*DOCUMENT SEGMENT:*
--------------------------------------------------
When compiling the above programs, you need to link the realtime extensions library by adding -lrt to the compiling command.

You can use the following functions to work with shared memory:

shm_open()
ftruncate()
mmap()
shm_unlink()

Pipe

Pipe is a type of message-passing interprocess communication method.

There are different types of pipes and each one type has different conditions and implementations:

Unidirectional vs bidirectional: The flow of information is either in one direction or both directions.
Half duplex vs full duplex: If information can flow in both directions, can it flow in both ways at the same time?
Relationship: Does the pipe enforce a relationship between the processes such as a parent-child relationship.
Network communication: Can a pipe be formed over a network or does it have to reside on the same machine?

Unnamed Pipes (ordinary pipe)

Ordinary pipes allow two processes to communicate in a standard producer-consumer fashion where the producer writes to one end of the pipe called the write end and the consumer reads from the other end called the read end.

Unnamed pipes are:

Unidirectional - allow only one-way communication. Two different pipes can be used to communicate in both ways.
A parent-child relationship is required to create a pipe this way. Usually a parent creates a pipe and uses it to communicate to the child process.
As ordinary pipes require a parent-child relationship, this forces the communication to be on the same machine. That is, network communication is not allowed.

Ordinary pipes on UNIX systems are created used the pipe(int fd[]) function. Note, that the fd is used as the variable name as it stands for file descriptor.

fd[0]: the read end of the pipe.
fd[1]: the write end of the pipe.

On UNIX, pipes are just treated as a special type of file. Therefore, we can use the regular write() and read() functions to write and read from these pipes.

For more details on this topic, you can see: Analysing Pipe operating In C

Example

#include <sys/types.h>
#include <stdio.h>
#include <string.h>
#include <unistd.h>

#define BUFFER_SIZE 25
#define READ_END 0
#define WRITE_END 1

int main (int argc, char *argv[]) {
    char write_msg[BUFFER_SIZE] = "Greetings";
    char read_msg[BUFFER_SIZE];

    int fd[2];
    pid_t pid;

    if (pipe(fd) == -1) {
        fprintf(stderr, "pipe failed.\n");
        return 1;
    }

    pid = fork();

    if (pid < 0) {
        fprintf(stderr, "Fork failed.\n");
        return 1;
    }

    if (pid > 0) {
        /* close the unused end of the pipe */
        close(fd[READ_END]);

        write(fd[WRITE_END], write_msg, strlen(write_msg) + 1);

        close(fd[WRITE_END]);
    } else {
        close(fd[WRITE_END]);

        read(fd[READ_END], read_msg, BUFFER_SIZE);
        printf("read: %s\n", read_msg);

        close(fd[READ_END]);
    }

    return 0;
}

Named Pipes

Named pipes provide a much more powerful communication tool:

Communication can be bidirectional.
Communication is only half-duplex (one at a time).
No parent-child relationship is required.
Named pipes continue to exist after communicating processes haves terminated.
Named pipes require that communicating processes reside on the same machine.

Note: on MS Windows version of named pipe, full-duplex communication is allowed and the communicating processes may reside on different machines.

Named pipes are referred to as FIFOs in UNIX systems. Once created, they appear as files in the file system.
--------------------------------------------------
*DATA SHOWN:*
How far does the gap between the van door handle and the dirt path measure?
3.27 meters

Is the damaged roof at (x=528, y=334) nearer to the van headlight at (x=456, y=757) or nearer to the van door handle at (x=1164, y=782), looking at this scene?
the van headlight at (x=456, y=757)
--------------------------------------------------
*WORK TO BE COMPLETED:*
Answer these questions from the text on interprocess communication.
1. What must be added to the compiling command to link the realtime extensions library?
2. Which element of the fd array is the write end of an ordinary pipe?
3. What are named pipes called in UNIX systems?
The material is separate from the text on interprocess communication and has no connection to it.

*IN RESPONSE:*
1. -lrt
2. fd[1]
3. FIFOs